A côté des Parfaits, la masse des croyants, ignorante des dogmes, mais admirant ces Purs dont la vie exemplaire, détachée des biens de ce monde, lui paraissait un modèle inaccessible. Les croyants avaient surtout retenu deux choses de la nouvelle religion : que l'Enfer n'existait pas et que tous pouvaient être sauvés par le consolamentum, délivré sur leur lit de mort par un Parfait.

Le consolamentum : C'était donc le seul sacrement de la religion cathare

Il est bien évident que le consolamentum in sanitate requerrait des conditions rigoureuses et n'était consenti qu'au postulant sûr, très affermi dans sa foi et non susceptible de rechute. Au cours d'une cérémonie, il sera 'élu '. Le Parfait qui officie lui exposera une nouvelle fois la doctrine, lui rappellera les obligations strictes auxquelles il devra se soumettre. Le postulant ayant réitéré sa demande d'adhésion au sein de l'église cathare, le Parfait placera ' le Texte ' sur sa tête (le Texte est l'évangile de St Jean). Tous les Parfaits présents lui imposeront les mains en demandant à Dieu de le recevoir. Après plusieurs prières dont plusieurs ' Pater ', le postulant sera enfin ' élu '.

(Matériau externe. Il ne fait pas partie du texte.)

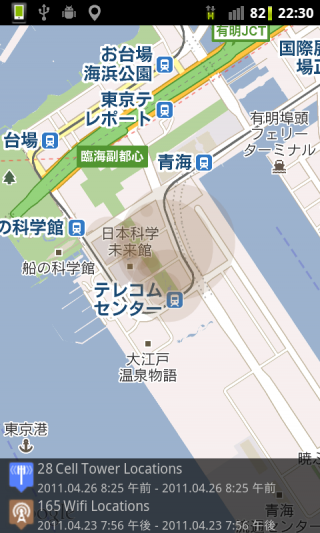 Location Cache Viewerの画面
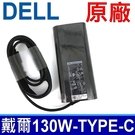 戴爾 DELL TYPE-C USB-C 130W 原廠變壓器 20V 6.5A 新款橢圓弧形 HA130PM170 DA130PM170 XPS 15 9575 9580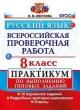 Русский язык 8 кл. Практикум. Всероссийская проверочная работа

Les croyants observaient certains rites. Les plus connus sont le melioramentum et l'apparelhamentum. Le premier, obligatoire, consistait à ' adorer ' les Parfaits (les croyants se prosternaient et demandaient leur bénédiction). Le deuxième, facultatif, était une sorte de confession publique, présidée par un Parfait au terme de laquelle ils demandaient pardon de leurs fautes. La séance se terminait par le baiser de la paix.